## WHAT THE EXERCISE ASKS
Go over the entries and report the lines where the word "California" occurs.

GIVEN DATA Block Start

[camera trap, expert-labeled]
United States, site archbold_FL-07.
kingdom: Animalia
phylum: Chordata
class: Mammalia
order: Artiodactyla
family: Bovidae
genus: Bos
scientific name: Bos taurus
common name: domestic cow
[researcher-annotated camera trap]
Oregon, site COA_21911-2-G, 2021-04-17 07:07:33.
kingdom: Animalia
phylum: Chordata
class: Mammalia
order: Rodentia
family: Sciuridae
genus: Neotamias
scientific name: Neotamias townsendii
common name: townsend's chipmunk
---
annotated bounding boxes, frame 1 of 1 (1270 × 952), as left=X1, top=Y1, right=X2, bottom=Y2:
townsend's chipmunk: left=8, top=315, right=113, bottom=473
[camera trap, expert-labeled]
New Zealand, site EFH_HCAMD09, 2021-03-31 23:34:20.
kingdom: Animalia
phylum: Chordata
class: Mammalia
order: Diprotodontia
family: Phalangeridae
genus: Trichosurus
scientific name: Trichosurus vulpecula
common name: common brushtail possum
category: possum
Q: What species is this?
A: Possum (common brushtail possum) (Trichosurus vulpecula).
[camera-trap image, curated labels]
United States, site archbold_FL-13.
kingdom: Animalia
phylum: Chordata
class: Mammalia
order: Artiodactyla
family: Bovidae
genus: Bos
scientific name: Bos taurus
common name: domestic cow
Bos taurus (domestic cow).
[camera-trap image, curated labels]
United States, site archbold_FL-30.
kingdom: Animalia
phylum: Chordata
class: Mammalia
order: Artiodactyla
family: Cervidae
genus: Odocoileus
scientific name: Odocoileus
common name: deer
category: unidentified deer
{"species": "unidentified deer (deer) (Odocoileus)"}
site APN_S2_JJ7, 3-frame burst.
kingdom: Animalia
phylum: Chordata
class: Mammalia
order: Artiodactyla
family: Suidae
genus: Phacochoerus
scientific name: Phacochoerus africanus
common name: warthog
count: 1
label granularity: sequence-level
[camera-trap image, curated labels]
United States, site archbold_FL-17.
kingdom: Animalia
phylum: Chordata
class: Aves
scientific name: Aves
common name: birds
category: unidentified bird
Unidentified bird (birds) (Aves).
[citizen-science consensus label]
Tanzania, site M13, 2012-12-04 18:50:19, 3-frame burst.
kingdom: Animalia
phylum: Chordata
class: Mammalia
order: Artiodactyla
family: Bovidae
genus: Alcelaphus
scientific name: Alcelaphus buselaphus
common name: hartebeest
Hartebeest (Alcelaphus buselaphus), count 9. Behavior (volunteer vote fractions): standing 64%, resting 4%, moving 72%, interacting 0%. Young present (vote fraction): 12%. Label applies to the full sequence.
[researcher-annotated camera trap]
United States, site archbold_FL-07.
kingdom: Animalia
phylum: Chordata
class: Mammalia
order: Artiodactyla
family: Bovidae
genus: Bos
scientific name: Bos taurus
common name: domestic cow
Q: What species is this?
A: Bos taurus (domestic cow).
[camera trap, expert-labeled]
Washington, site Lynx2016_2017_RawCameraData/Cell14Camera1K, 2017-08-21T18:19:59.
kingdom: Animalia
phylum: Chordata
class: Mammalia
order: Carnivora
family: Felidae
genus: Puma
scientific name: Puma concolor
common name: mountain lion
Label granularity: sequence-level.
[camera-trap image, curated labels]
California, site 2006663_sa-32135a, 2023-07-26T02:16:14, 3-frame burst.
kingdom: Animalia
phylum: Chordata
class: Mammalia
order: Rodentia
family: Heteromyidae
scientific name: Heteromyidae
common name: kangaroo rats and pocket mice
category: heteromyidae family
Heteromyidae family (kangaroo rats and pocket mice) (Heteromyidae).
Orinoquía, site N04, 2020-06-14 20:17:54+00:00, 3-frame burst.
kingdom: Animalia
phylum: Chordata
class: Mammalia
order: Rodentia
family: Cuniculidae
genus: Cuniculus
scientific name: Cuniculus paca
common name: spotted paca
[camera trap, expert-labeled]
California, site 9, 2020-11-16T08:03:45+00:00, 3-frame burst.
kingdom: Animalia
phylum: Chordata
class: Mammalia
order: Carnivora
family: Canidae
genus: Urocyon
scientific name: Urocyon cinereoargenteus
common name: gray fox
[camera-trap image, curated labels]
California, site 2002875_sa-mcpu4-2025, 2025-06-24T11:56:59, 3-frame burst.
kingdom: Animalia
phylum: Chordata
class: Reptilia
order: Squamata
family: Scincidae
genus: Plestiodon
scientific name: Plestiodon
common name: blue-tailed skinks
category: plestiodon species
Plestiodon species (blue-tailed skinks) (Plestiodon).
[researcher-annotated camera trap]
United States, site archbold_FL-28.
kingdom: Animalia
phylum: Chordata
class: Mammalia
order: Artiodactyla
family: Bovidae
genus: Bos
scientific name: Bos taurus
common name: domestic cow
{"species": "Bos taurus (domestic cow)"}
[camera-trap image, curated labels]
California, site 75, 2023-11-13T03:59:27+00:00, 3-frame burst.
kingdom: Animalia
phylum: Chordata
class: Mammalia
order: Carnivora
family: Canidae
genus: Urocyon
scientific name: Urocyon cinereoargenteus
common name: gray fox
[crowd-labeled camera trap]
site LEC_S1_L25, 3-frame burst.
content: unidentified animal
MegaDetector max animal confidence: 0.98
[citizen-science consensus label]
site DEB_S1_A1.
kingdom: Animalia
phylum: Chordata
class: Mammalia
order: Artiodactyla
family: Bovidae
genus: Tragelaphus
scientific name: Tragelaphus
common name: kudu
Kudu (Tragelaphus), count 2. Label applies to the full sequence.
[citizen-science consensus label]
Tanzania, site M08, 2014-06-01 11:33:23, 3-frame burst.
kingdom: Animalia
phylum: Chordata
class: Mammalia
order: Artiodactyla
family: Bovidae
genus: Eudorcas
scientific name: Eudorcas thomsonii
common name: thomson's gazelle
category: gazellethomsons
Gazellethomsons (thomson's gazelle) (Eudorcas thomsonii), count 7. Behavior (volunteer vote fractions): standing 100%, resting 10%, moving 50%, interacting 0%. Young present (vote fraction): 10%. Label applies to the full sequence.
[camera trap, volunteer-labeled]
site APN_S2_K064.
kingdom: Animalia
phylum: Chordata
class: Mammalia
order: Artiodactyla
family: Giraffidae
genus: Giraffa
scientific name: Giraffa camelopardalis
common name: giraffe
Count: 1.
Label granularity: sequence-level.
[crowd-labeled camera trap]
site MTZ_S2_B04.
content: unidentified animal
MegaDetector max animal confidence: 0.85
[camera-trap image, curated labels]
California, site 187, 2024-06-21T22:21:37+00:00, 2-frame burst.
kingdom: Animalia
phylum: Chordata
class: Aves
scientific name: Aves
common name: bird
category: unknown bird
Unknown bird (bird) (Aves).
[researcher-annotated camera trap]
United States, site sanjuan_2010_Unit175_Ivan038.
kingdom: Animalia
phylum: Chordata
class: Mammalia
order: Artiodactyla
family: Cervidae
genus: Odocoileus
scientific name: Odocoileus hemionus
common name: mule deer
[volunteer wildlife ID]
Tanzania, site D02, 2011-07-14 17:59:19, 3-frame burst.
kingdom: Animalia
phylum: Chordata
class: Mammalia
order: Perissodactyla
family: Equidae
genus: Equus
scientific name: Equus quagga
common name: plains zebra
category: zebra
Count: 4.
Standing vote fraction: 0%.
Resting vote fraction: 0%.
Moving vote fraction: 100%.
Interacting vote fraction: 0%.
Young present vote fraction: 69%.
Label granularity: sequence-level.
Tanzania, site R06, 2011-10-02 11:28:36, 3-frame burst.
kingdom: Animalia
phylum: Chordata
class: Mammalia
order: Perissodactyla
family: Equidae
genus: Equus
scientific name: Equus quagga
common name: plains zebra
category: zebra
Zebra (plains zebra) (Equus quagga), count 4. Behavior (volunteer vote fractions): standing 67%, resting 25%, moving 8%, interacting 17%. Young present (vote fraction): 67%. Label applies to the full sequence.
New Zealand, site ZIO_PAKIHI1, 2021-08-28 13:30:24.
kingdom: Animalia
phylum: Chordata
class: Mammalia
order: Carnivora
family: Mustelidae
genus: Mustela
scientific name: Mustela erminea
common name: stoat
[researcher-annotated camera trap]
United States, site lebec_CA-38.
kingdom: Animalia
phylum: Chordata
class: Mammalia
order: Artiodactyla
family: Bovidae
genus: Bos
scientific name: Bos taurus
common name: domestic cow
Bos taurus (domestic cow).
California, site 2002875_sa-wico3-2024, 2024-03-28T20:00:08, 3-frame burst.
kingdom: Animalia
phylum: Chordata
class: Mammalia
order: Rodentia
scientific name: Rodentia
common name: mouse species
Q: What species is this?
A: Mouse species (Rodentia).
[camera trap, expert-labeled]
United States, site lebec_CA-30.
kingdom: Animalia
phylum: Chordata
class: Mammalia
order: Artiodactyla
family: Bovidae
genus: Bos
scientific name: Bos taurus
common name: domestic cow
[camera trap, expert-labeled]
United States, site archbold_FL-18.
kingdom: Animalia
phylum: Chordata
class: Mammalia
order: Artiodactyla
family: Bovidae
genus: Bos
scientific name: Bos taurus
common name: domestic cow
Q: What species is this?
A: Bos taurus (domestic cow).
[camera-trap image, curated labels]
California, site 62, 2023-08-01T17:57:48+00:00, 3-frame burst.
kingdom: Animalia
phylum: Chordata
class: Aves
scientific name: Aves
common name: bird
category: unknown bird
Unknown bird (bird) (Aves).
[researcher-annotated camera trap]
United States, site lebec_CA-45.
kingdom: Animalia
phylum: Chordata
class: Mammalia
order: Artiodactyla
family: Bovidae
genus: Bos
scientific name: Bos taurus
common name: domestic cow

GIVEN DATA Block End

## TASK ANSWER
California, site 2006663_sa-32135a, 2023-07-26T02:16:14, 3-frame burst.
California, site 9, 2020-11-16T08:03:45+00:00, 3-frame burst.
California, site 2002875_sa-mcpu4-2025, 2025-06-24T11:56:59, 3-frame burst.
California, site 75, 2023-11-13T03:59:27+00:00, 3-frame burst.
California, site 187, 2024-06-21T22:21:37+00:00, 2-frame burst.
California, site 2002875_sa-wico3-2024, 2024-03-28T20:00:08, 3-frame burst.
California, site 62, 2023-08-01T17:57:48+00:00, 3-frame burst.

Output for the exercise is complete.